When a user wants to get the snippet, the application performs a GET on the snippet metadata, collects the chunk keys and then continiues to run a batch GET on the chunks. When each chunk is loaded the application assembles the chunks and pipes it to the user.

When a user updates the snippet, reproduce create step.


Does this sound like a good model? The chunks doesn’t necessarily have to be assembled but can be piped to the user as a Transfer Encoding: "chunked" http response and let the browser assemble. That way I don’t have to wait for the entire batch to complete, but as soon as I get the first chunk I can start piping.

Now I have a question regarding this:

Does this model have any noticable performance impact in comparison to using the normal filesystem? Is it a faster approach? Since Node.js isn’t the fastest way to work with the filesystem (no sendfile(2) syscall support) I figured it’s probably better to pipe the data to a performant store.

Thanks again for your inputs!


#5

Yes !!

We do not have Aerospike comparison with file system. I think decision should primarily be based on what kind of interface you want to work with in your application. Anyways Disk IO in all like hood will be your bottleneck.

– R


#6

I understand. I’m planning to use both SSD and RAM, where the most popular snippets will reside cached in-memory for faster loading (as they will be visible on the front-page)

I’ve got a couple of very powerful servers to back this up:

3 of these:

  • CPU: E3-1245v2 @ 3.4GHz
  • RAM: 32GB DDR3 ECC
  • Disks: 3 x 300GB Intel 320-series SSD’s (non-RAID)

Anything with these specs that doesn’t work well with Aerospike that you know of?

Thanks!


#7

Looks good !!! But really depends on what is your requirement :smile:

Just in case you did not know Aerospike does not cache data in memory if configured with data-in-memory to false. So basically all reads are performed from the disk. The only case it gets cached is if you read the data you recently wrote. Amount of hit you get is based on the size of post write queue you have configured and your access pattern !!. Check out http://www.aerospike.com/docs/reference/configuration/#post-write-queue

– R


#8

Essentially I was looking into having another namespace configured for memory storage to serve as the cache. Is that a bad model?


#9

Aerospike is not a LRU data store !!! So what it means is the expirations are based on the when the data is written not based on when it is read.
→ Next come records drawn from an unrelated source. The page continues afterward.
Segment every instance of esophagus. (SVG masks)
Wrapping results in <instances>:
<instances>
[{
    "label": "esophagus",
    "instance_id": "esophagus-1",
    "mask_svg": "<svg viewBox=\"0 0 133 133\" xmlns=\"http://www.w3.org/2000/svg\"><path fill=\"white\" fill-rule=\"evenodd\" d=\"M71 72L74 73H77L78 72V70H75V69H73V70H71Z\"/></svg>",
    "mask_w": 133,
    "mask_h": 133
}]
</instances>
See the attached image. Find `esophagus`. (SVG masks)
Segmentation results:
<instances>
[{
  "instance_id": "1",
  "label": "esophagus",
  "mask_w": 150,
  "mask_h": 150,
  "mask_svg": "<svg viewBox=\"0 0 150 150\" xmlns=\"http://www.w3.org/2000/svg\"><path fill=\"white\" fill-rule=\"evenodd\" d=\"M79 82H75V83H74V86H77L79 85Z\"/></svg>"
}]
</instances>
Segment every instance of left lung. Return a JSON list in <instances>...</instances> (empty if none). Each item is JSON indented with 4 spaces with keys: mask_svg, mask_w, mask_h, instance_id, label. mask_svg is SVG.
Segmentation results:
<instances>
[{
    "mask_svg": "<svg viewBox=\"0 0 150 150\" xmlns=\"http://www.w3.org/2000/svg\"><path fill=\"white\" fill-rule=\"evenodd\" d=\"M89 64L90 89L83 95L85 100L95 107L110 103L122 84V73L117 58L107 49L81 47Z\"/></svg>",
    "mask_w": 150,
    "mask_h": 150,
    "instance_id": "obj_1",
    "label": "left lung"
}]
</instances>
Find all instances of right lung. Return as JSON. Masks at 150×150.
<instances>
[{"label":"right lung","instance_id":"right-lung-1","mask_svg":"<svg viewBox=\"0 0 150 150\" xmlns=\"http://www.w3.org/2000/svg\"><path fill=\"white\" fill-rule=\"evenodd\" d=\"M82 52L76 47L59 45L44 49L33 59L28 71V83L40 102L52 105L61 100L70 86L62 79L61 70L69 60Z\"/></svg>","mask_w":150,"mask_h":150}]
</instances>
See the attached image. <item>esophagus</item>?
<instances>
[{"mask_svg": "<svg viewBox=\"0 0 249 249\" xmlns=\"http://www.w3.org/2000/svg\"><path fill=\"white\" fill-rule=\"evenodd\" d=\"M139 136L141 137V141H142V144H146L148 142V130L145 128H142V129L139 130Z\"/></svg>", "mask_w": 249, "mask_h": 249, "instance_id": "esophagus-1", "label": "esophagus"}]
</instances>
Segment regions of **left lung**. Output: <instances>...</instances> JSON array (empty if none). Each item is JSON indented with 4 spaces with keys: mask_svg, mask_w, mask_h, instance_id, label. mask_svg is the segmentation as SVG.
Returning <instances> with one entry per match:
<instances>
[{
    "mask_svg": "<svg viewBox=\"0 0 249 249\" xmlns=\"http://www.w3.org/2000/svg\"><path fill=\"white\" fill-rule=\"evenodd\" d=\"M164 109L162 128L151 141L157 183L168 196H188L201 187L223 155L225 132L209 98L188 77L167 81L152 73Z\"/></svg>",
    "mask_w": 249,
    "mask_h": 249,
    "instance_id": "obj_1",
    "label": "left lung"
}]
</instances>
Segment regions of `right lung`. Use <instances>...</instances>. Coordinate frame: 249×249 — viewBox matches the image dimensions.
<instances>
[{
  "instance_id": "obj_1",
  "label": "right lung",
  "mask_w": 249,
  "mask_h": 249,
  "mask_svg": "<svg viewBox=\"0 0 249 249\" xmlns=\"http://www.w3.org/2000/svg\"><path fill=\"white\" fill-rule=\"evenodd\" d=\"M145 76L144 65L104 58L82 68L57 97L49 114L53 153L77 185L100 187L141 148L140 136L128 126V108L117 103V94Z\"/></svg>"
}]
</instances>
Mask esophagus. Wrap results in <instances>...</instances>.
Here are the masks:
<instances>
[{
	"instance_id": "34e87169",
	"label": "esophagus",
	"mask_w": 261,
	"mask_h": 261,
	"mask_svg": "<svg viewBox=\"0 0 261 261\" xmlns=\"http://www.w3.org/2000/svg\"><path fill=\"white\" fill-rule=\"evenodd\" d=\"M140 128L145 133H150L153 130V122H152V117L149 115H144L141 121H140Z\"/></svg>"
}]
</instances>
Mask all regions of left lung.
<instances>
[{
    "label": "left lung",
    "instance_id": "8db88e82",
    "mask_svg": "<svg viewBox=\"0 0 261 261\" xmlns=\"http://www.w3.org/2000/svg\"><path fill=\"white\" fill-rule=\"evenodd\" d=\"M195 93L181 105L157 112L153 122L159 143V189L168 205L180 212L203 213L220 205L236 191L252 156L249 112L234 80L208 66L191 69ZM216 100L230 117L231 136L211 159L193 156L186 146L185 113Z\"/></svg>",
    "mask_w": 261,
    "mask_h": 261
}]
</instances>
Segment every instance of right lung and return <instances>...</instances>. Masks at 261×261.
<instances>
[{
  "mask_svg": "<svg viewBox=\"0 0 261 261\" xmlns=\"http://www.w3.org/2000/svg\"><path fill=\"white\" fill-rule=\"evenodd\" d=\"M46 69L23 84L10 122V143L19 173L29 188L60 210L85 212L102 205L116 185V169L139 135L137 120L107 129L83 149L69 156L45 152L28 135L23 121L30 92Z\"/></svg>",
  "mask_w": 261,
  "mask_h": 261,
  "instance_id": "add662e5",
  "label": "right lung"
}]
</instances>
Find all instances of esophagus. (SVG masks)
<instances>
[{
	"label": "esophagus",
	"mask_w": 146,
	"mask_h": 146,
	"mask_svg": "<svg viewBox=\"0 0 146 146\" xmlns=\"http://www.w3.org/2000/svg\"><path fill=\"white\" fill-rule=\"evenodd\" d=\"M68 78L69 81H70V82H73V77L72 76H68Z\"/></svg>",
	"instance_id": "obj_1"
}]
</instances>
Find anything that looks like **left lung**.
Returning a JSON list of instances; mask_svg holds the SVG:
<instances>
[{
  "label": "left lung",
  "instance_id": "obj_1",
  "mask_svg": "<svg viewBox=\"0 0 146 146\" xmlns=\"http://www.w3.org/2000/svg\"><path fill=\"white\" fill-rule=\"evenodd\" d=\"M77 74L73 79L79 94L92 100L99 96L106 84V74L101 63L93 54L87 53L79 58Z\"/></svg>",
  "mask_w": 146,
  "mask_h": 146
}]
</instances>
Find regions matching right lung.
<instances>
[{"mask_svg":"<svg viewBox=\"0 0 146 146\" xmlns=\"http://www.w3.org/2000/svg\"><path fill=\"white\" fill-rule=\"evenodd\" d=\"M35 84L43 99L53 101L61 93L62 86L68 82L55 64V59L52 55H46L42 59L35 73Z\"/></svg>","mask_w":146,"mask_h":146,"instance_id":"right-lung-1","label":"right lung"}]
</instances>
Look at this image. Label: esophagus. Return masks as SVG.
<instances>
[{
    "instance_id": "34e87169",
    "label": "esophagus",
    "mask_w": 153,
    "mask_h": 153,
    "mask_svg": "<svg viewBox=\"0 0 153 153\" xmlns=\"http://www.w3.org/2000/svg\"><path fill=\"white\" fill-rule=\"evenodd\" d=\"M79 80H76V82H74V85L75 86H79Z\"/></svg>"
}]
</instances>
If you want LRU cache you need to do touch everytime you read so that it is not a candidate for eviction or expiry from the in-memory cache.

Other option can be LRU cache like memcache !! I have not really used both along so cannot help you with how much is going to be impedence mismatch.

– R


#10

As you can get very high throughput at low latency from Aerospike with SSD, you should consider getting rid of the caching pattern, and focusing on a single SSD-backed namespace. Combining a database with a cache is a relic of RDBMS on HDD. It aimed to solve the significant latency difference between an app and its database, and to patch the warts of an RDBMS, such as unpredictable, high latency, and a limited ability to handle concurrent connections.

The cache is volatile, and it adds a complicated pattern to your data access on the application-side. Without it you’re looking at less code, and with it faster execution and less bugs.


#11

Thanks a bunch for your inputs! They’re much appreciated since I’ve never actually used Aerospike before. I’m looking into it and have tinkered with it a bit and it looks very, very promising so far!

I’ll get back to you when I get something together to show you :smile:


#12

@Svenskunganka, @ManuelSchmidt:

Thank you for posting about LDTs in our forum. Please see the LDT Feature Guide for current LDT recommendations and best practices.


#13

@Svenskunganka, @ManuelSchmidt:

Effective immediately, we will no longer actively support the LDT feature and will eventually remove the API. The exact deprecation and removal timeline will depend on customer and community requirements. Instead of LDTs, we advise that you use our newer List and SortedMap APIs, which are now available in all Aerospike-supported clients at the General Availability level. Read our blog post for details.